How to Recover After Stent Placement? Don’t Treat Yourself Like a Sickly Person
When discussing coronary heart disease, stents are inevitably mentioned. One of the biggest misconceptions is that “if a blood vessel is blocked, you need a stent” or “after a stent is placed, you’re immune to heart attacks.” Stents only truly function in two situations: first, when an acute myocardial infarction occurs, requiring emergency opening of the blood vessel to prevent extensive myocardial necrosis; second, when significant exertional angina occurs, affecting daily life and cardiac function. “If a person’s blood vessel is 70-80% blocked but has no symptoms, and doesn’t experience recurring chest tightness or pain, then preventative stent placement won’t reduce their probability of a heart attack. A heart attack doesn’t essentially occur when the blockage reaches 80-90%, but rather when a plaque ruptures and forms a thrombus, blocking the blood vessel.”
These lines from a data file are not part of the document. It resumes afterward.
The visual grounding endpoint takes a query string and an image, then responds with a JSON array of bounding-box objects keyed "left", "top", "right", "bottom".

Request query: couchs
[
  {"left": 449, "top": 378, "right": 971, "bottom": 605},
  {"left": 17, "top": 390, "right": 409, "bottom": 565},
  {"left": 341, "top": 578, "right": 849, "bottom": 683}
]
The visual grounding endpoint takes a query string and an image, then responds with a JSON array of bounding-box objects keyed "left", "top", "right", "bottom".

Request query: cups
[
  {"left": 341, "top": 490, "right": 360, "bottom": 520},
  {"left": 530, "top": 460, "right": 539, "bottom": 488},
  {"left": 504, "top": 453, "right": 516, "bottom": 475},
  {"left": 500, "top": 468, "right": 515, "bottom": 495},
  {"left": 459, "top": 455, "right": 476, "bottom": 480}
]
Stents are not a “preventative measure” and will not replace medication. Many people worry that “stent placement means lifelong medication.” “Whether a heart attack patient has a stent or not, they still need to take medication. Lipid-lowering drugs, antiplatelet drugs, and blood pressure and blood sugar control are all essential.” If a patient has a stent placed without a heart attack but only due to stenosis symptoms, they may only add two antiplatelet drugs for a period after the procedure; the long-term treatment plan still reverts to managing the underlying disease. Regarding post-operative life, a concern for patients, those without myocardial infarction or heart failure recover well and can live and exercise like normal people. “Many people mistakenly believe that having a stent implanted means they can’t move; this is a misconception. What truly limits their activity isn’t the stent itself, but the chest pain they experienced before treatment.” Post-operatively, patients can gradually resume moderate-intensity exercises such as jogging, cycling, and swimming, while avoiding extreme stimulation such as saunas, bungee jumping, extreme roller coasters, and deep-sea diving. If heart failure is present, an exercise prescription needs to be developed under the guidance of a doctor and rehabilitation specialist to control heart rate and exercise load, gradually restoring function.